→ Work instruction 1
In the look back at 2018, explain why the writer calls the birth of the fourth baby empowering.
→ Work instruction 2
Continue the look back at 2018 from its last sentence.
(Text section Opens)
2018, what a year!! 💫
When I look back on this one I can see many storms, many rainbows and a whole lot of blur in between. This year has sure been a roller coaster to the max, an explosion of many different emotions, feelings and life experiences. A lot of it not easy, but a lot of it better than a dream.
Summing up this year; I had 1 in year 2, 1 in preschool, 1 at home and 1 growing in the tum…I worked many days as a PE teacher right up until a week before I gave birth… I had a baby; MY 4TH BABY! I went into labour NATURALLY…on my due date…in a city 7 hours drive from where my husband was at work. He made it and I had a birth that only I could dream of. I will forever be so proud and grateful of that whole birth experience, our little coco literally came into the world with us all laughing and I did the whole labour all by myself, how empowering!💪🏼 The whole process I never believed my body could do after 2 inductions and a c-section, being on the greatest high that I thought could last a life time… Only for our whole world to come crashing down 8 days later when our precious #4 was airlifted back to Sydney in the middle of the night to spend 10 sleepless heart wrenching days in intensive care with a respiratory virus. We all got through it and got back home but real life with 4 started again and although it felt good, it had a whole heap of new fear thrown in. Fear that I never had experienced. The following months we learnt our way, while huddling up our little survivor. It’s been exhausting and busy year with so many different needs pulling me in every direction, the most sleep deprived and just all round exhausted and overweight I have ever been BUT when I look above the surface we have had so much fun, achieved so much and done so many cool things. We’ve had ski trips, holidays back in our old stomping ground, spent time with old friends, new friends, done renovations, launched a new website, camping + had a luxury adventure in Noosa .We’ve done more than ever before in one year and I am so grateful for the memories we’ve made and the fun we’ve had with the kids.
(Text section Closes)
(Material shown Opens)
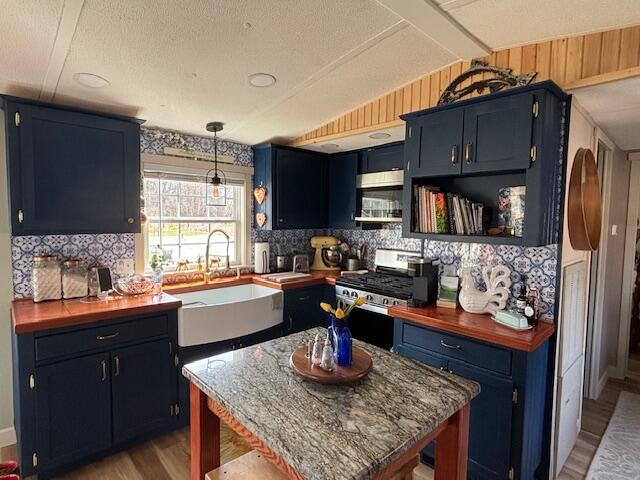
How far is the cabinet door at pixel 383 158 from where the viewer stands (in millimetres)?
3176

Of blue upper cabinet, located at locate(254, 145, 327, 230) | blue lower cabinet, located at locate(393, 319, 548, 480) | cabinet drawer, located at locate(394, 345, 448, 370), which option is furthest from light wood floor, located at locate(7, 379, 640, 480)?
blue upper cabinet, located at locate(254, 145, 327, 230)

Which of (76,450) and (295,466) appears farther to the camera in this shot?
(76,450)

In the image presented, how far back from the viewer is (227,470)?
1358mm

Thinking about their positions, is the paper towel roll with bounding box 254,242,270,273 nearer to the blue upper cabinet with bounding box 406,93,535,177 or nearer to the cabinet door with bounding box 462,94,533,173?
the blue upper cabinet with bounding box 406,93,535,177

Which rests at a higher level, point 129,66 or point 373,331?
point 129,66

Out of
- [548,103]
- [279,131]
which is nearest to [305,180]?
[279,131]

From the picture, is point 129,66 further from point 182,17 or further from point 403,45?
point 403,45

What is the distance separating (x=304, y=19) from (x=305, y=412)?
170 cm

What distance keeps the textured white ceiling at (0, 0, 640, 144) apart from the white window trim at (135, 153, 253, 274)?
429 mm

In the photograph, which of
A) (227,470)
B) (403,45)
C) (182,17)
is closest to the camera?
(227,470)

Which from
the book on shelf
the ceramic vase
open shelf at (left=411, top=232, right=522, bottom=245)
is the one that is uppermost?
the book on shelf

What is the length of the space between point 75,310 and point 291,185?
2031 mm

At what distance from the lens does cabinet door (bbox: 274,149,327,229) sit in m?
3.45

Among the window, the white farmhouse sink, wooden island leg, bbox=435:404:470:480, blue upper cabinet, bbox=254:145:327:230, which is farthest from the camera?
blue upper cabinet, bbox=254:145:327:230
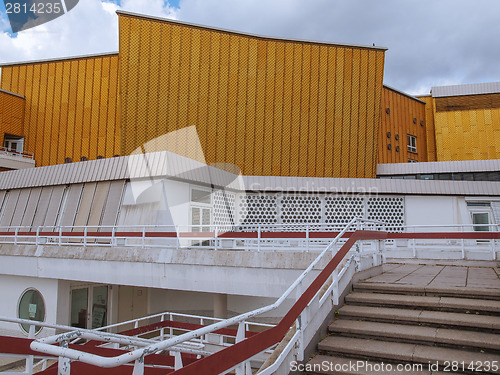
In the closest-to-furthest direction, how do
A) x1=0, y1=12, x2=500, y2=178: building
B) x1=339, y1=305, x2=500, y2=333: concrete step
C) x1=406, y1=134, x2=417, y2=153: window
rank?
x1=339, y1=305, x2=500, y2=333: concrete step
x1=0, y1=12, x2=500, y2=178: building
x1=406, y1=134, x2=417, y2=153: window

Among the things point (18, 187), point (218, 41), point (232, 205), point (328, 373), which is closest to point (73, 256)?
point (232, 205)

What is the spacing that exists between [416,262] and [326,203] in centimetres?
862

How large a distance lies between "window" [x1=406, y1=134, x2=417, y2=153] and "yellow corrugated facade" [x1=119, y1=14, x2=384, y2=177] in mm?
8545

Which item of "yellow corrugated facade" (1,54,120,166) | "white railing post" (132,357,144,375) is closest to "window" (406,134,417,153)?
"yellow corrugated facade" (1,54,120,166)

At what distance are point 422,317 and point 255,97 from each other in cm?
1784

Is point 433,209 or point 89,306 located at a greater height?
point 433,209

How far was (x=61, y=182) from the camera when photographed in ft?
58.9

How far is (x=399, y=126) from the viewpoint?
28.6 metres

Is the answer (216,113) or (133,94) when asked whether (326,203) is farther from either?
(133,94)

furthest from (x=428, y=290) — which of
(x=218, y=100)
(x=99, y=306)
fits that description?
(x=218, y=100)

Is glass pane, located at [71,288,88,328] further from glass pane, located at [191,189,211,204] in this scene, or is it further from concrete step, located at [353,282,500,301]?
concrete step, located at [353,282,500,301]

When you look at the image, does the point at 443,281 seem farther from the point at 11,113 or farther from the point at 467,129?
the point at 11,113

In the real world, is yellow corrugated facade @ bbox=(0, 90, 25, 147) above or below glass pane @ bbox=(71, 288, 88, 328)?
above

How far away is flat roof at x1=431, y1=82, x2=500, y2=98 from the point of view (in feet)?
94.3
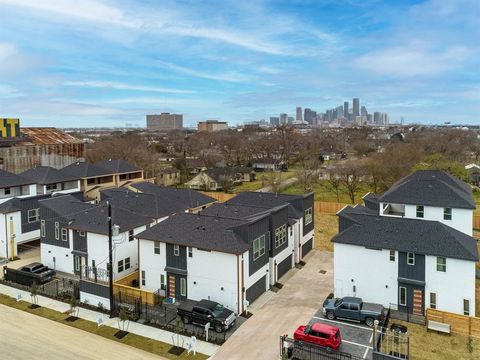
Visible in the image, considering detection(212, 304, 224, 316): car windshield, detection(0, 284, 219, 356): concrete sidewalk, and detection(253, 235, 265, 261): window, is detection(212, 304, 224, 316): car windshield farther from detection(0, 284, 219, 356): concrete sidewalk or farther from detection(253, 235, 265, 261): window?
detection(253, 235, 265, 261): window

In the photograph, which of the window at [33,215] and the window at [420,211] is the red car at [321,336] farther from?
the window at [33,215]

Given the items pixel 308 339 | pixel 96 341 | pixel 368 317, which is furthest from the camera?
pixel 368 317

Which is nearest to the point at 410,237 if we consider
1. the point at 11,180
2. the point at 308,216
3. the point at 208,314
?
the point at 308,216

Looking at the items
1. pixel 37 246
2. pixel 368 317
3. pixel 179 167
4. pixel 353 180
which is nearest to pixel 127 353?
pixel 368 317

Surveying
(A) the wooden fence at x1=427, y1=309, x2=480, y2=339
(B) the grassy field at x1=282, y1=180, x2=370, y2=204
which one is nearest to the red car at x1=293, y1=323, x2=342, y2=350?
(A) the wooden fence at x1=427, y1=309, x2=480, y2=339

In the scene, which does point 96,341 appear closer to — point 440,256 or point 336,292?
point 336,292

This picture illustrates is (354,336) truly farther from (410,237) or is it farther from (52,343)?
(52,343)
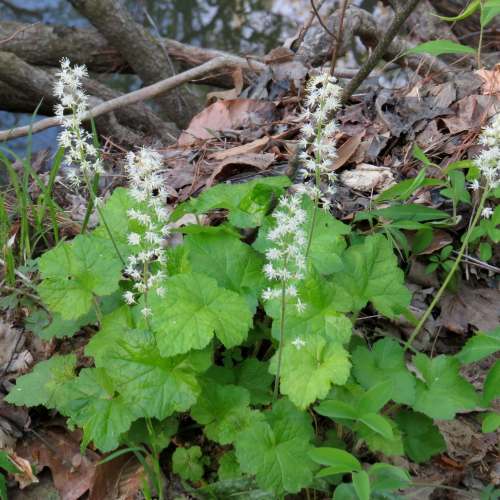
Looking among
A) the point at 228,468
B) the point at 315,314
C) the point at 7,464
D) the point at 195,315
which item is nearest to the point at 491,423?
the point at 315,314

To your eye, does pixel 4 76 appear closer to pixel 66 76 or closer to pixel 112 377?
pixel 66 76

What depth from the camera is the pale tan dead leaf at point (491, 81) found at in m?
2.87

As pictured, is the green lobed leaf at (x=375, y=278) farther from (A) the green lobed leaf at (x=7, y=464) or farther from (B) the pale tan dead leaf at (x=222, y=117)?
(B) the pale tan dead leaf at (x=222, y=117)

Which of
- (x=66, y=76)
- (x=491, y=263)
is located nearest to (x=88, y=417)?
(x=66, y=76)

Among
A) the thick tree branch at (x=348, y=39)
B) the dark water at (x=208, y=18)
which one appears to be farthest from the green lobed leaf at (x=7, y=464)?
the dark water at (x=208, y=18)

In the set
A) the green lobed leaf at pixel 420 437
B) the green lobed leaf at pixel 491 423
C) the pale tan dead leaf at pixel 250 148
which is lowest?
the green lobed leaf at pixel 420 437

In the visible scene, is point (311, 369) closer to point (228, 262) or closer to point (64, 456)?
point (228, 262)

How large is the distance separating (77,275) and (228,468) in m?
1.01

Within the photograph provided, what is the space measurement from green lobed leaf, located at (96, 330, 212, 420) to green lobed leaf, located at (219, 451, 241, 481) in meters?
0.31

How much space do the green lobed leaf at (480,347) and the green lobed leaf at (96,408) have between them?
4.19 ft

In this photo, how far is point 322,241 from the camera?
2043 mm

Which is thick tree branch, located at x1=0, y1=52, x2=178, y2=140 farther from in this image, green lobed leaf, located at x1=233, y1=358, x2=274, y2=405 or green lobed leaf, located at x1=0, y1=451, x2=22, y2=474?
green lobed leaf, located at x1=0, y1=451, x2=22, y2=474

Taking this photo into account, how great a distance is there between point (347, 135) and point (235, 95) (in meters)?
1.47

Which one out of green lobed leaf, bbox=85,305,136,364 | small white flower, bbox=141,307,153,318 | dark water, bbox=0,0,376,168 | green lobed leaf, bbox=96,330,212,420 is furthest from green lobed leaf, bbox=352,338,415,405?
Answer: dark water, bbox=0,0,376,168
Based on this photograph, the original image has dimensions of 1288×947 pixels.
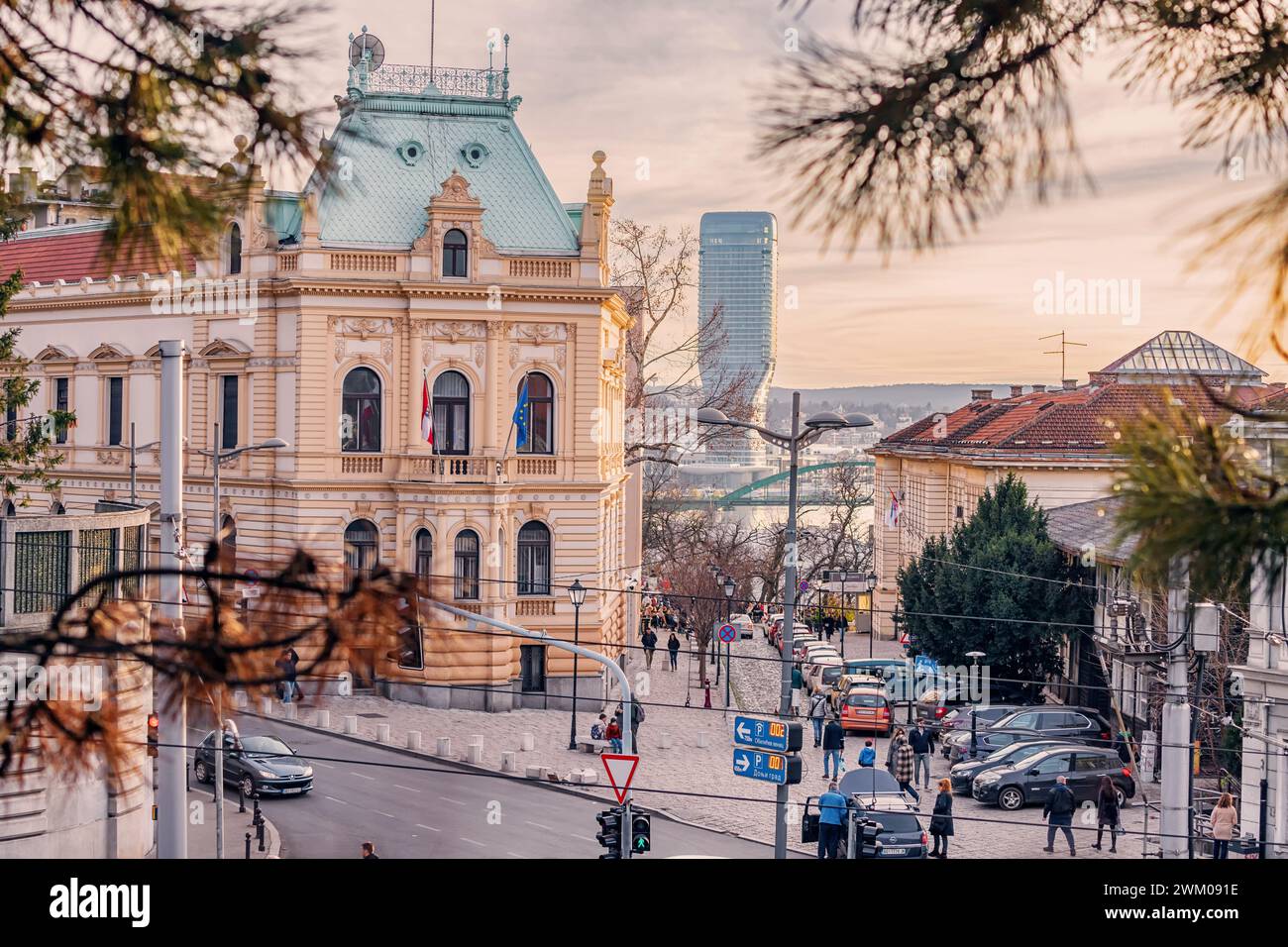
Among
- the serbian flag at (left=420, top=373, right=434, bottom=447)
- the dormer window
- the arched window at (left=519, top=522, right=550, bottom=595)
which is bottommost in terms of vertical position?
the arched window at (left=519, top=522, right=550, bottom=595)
(Material shown Closes)
(Material shown Opens)
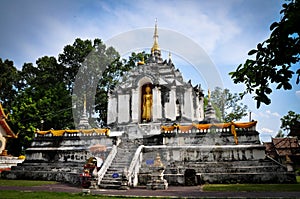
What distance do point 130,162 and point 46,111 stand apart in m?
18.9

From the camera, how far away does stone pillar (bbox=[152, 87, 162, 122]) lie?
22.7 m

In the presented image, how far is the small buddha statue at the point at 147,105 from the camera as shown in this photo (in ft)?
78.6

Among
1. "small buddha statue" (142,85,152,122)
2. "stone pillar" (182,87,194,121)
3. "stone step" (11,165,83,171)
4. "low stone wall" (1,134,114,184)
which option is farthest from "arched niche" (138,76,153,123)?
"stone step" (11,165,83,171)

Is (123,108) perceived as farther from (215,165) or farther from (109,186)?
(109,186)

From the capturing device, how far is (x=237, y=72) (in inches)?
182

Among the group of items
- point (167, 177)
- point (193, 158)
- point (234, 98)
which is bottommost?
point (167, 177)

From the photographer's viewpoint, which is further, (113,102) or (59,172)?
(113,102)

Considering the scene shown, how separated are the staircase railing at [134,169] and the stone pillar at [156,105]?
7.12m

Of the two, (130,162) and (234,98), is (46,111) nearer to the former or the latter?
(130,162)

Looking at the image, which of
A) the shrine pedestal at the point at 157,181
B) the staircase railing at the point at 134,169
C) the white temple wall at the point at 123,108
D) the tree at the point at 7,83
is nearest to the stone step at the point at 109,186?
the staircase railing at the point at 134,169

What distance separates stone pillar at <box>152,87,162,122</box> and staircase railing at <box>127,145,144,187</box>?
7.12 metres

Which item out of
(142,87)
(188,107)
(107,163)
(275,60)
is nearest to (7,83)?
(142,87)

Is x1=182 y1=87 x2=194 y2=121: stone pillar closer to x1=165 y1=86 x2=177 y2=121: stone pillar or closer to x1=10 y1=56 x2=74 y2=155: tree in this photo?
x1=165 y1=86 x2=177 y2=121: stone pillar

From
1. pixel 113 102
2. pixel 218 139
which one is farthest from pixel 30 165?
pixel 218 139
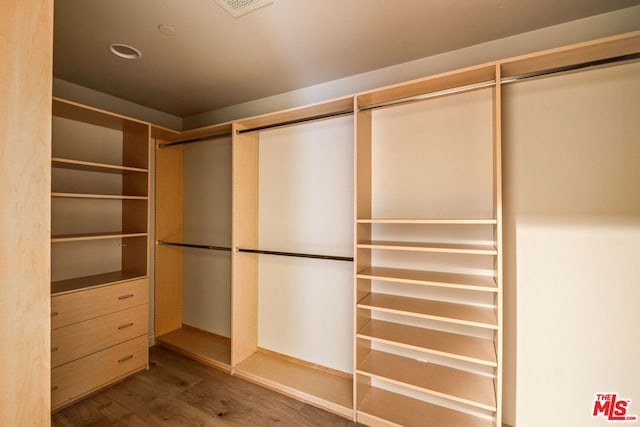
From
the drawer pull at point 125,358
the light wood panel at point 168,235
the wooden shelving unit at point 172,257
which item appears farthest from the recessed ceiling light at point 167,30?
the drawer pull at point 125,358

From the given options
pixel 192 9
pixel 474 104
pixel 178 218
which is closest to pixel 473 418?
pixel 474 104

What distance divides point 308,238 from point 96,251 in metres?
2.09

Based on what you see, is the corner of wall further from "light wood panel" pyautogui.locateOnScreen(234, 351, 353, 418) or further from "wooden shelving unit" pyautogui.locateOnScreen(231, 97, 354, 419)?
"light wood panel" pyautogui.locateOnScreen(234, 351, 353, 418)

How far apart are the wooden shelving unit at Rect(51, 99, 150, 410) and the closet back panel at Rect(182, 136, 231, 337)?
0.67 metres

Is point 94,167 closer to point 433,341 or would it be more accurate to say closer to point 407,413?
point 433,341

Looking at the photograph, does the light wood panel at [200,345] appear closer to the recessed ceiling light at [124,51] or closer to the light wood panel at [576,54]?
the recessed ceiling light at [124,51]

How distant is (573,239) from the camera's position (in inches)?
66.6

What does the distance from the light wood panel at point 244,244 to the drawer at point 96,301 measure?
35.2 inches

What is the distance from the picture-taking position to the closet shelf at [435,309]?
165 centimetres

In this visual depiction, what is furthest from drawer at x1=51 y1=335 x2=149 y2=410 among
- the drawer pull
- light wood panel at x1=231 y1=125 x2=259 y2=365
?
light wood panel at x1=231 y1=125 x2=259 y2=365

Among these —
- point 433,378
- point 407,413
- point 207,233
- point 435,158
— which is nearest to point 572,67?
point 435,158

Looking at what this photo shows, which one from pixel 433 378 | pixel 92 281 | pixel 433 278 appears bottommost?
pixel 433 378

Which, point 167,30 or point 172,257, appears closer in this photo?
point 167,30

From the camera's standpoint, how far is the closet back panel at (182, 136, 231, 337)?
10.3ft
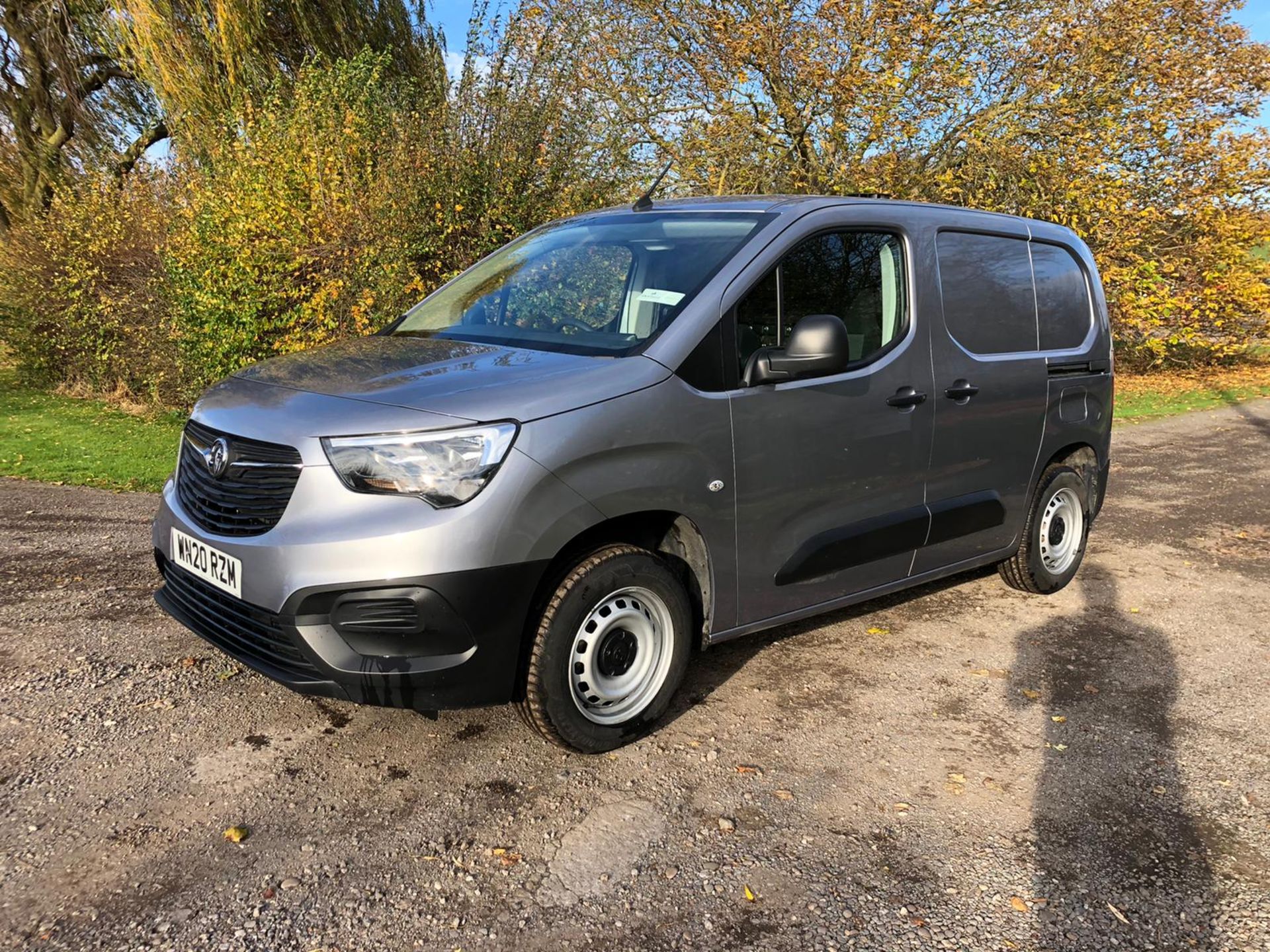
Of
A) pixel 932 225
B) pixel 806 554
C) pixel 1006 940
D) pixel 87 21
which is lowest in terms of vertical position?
(Material shown Closes)
→ Answer box 1
The writer went into labour naturally on the due date and did the whole labour alone. The writer had never believed their body could do that after two inductions and a c-section.

→ Answer box 2
The first year is always hard, throw a sick baby in and 3 other kids and it just wasn’t a great start… days roll into weeks and things are done the best we can with the energy we have. I’m just tired and I’ve overreacted to a lot of things that didn’t need my energy. What a mix of emotions; I can see the light at the end of the tunnel of my little ones growing up and becoming more independent, I’m so bloody proud of ALL of them but I also don’t want to wish the time away.
Although we’ve had many ups and downs, without a doubt, I’m super proud of Everything this year, there have been so many lessons learnt and endless fun had! And so much time together. All in all, it has been such a great year!
Plans for 2019??? I want more sleep!!! 😂🤪 I know life ain’t slowing down and that’s ok, as always I’ll embrace what I’ve got, take each day at a time and focus on having a positive attitude 🤪 No huge resolutions here, it’s not the year for that, I just want to drink more water, drink less coffee and squeeze in more active time for me, even if it’s with the kids. 2019 is going to be great, can’t wait to watch it unfold! HAPPY NEW YEAR EVERYONE!